What is a Continuance Without a Finding?

Facing OUI/DUI charges can be a tense and stressful experience. You probably have a lot of questions and concerns, but might not have access to the kinds of answers that can help ease your anxiety. 

If you’ve ever wondered what a continuance without a finding (CWOF) is, or how it affects the potential driver’s license suspensions you could be facing, then you’ve come to the right place. Here’s some insight that will help you get the information you’re looking for.

Defining Continuance Without a Finding (CWOF)

When facing first or second DUI charges, you may encounter the term “continuance without a finding,” or its acronym form, “CWOF.” Put in simpler terms; this refers to an outcome in court where you avoid a guilty plea by:

  • Admitting there’s enough evidence to convict you
  • Agreeing to certain probationary terms
  • Abiding by the terms of that probation

If you comply with all the terms of your probation, then your case will be dismissed once the probationary period has ended. This means you will not receive a criminal conviction on your record, and most employers will not see your CWOF on any CORI checks.

However, not every OUI/DUI case is eligible for a CWOF. Usually, receiving a continuance without a finding means that you are either:

  • A first-time DUI offender,
  • Someone with a short criminal record,
  • Or, someone who hasn’t been charged in a criminal matter for a long time.

How Will a CWOF Affect Your Driver’s License Suspension?

While a continuance without a finding means the consequences of your first offense are lighter than they would be if you were convicted, that doesn’t mean they don’t have penalties of their own. 

Upon agreeing to a CWOF, you’ll be placed on supervised (or unsupervised) probation for up to two years. The specific terms of that probation will probably vary based on the particularities of your case, but in most situations, you’ll be facing:

  • A “24D” alcohol education program (16 weeks in length)
::::::::::
Goals:
1. From the page on continuance without a finding, return the passage from "However, not every" to "Driver’s License Suspension?".
2. According to the page on continuance without a finding, how long can the probation that follows agreeing to a CWOF last?
3. Write what comes next in the page on continuance without a finding, picking up after its final line.
::::::::::
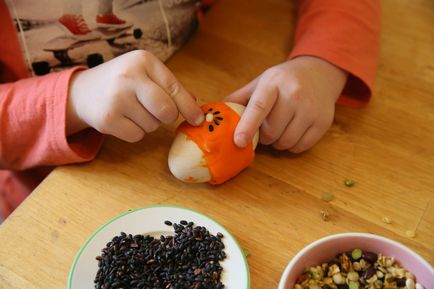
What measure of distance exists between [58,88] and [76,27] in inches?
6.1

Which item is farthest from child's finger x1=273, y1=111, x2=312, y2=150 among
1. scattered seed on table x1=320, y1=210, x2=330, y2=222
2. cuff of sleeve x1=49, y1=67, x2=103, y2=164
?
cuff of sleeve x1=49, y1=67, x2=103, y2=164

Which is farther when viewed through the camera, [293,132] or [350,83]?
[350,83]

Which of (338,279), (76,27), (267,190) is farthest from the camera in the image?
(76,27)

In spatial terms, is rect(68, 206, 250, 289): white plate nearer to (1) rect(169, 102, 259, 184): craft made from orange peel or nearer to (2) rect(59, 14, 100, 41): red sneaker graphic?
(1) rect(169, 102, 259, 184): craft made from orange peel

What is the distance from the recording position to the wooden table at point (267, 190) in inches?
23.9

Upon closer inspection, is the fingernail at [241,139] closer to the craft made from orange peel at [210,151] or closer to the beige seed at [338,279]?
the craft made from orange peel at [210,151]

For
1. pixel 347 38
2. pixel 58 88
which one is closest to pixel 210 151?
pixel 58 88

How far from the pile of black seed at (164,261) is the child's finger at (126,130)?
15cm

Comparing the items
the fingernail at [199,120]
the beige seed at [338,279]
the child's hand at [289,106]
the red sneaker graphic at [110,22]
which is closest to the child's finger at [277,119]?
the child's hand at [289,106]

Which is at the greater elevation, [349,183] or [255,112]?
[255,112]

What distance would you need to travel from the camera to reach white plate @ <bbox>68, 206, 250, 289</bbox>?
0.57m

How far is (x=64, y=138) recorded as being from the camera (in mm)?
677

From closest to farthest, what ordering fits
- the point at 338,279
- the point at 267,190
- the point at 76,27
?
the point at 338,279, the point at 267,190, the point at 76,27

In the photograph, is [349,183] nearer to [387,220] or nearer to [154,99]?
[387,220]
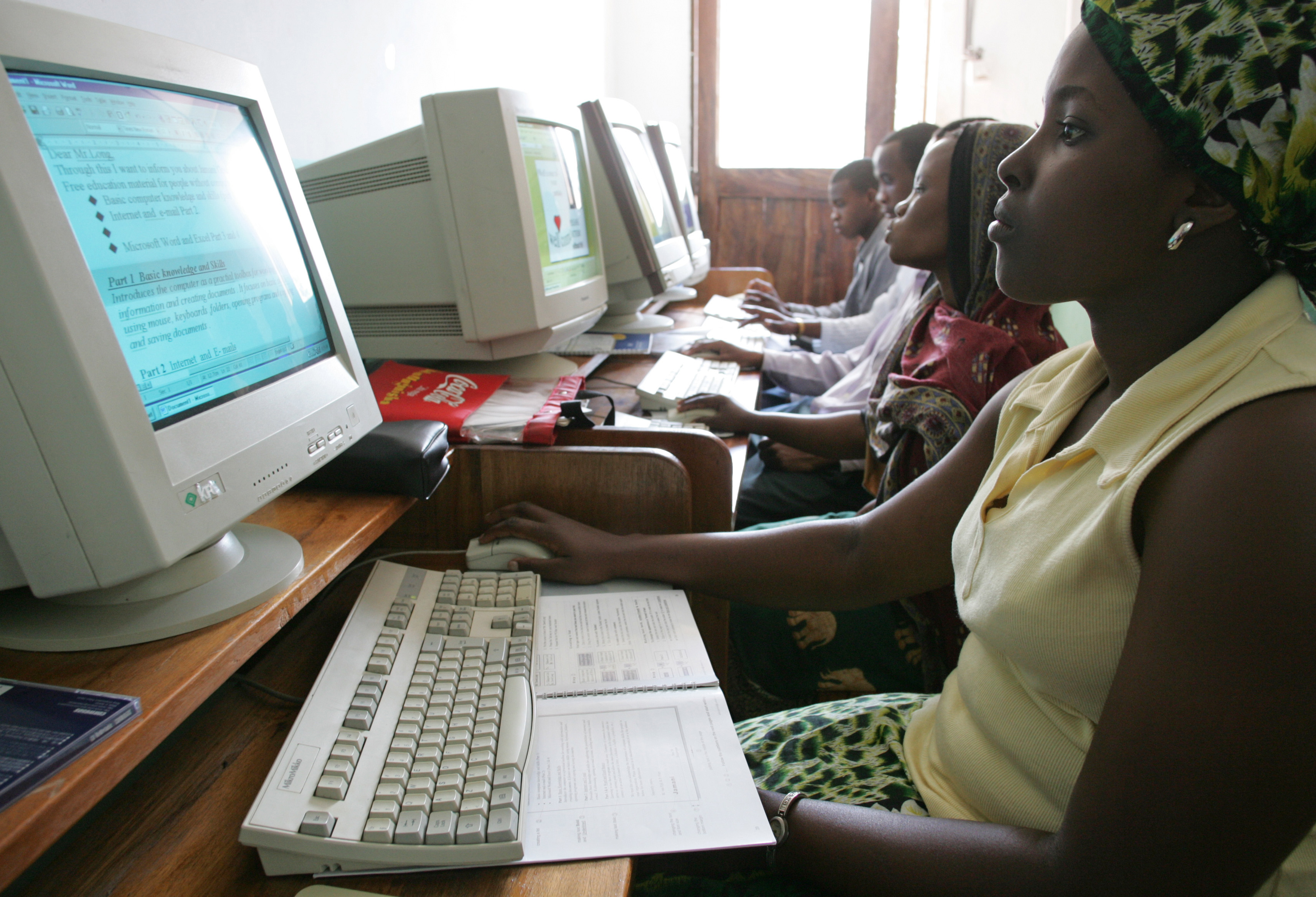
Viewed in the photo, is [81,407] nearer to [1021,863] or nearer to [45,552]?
::::::::::
Response list:
1.
However, not every OUI/DUI case is eligible for a CWOF. Usually, receiving a continuance without a finding means that you are either:

  • A first-time DUI offender,
  • Someone with a short criminal record,
  • Or, someone who hasn’t been charged in a criminal matter for a long time.

How Will a CWOF Affect Your Driver’s License Suspension?

2. Up to two years.

3.
  • Fees, fines, and restitution to victims (if any) in the case
  • Travel restrictions
  • Potentially Drug and alcohol testing

In terms of your Massachusetts driver's license suspension, a CWOF in Massachusetts means you’ll have to go 45-90 days without a license. If you violate your probationary terms, however, then the court can revoke the terms of the CWOF, and you’d be given a “guilty” finding. This means you’ll be ineligible for a trial and would put you at risk of the harsher penalties tied to OUI convictions in Massachusetts.

It’s also worth noting that, even though a CWOF doesn’t end in a conviction, it will still count as an OUI/DUI conviction on your driving record. The Massachusetts Registry of Motor Vehicles (RMV) recognizes that a continuance without a finding doesn’t entail a criminal conviction, but they’ll still treat it as an admission that you were behind the wheel of a vehicle while under the influence of drugs or alcohol. This means that, if you’re charged with an OUI/DUI for a second (or third) time, your new case will be treated as a second (or third) offense.

No matter what the particulars of your case are, you should always get in touch with an experienced OUI/DUI attorney as soon as possible. They’ll be able to answer any questions you have, help you work through the specifics of your situation, and build a solid defense.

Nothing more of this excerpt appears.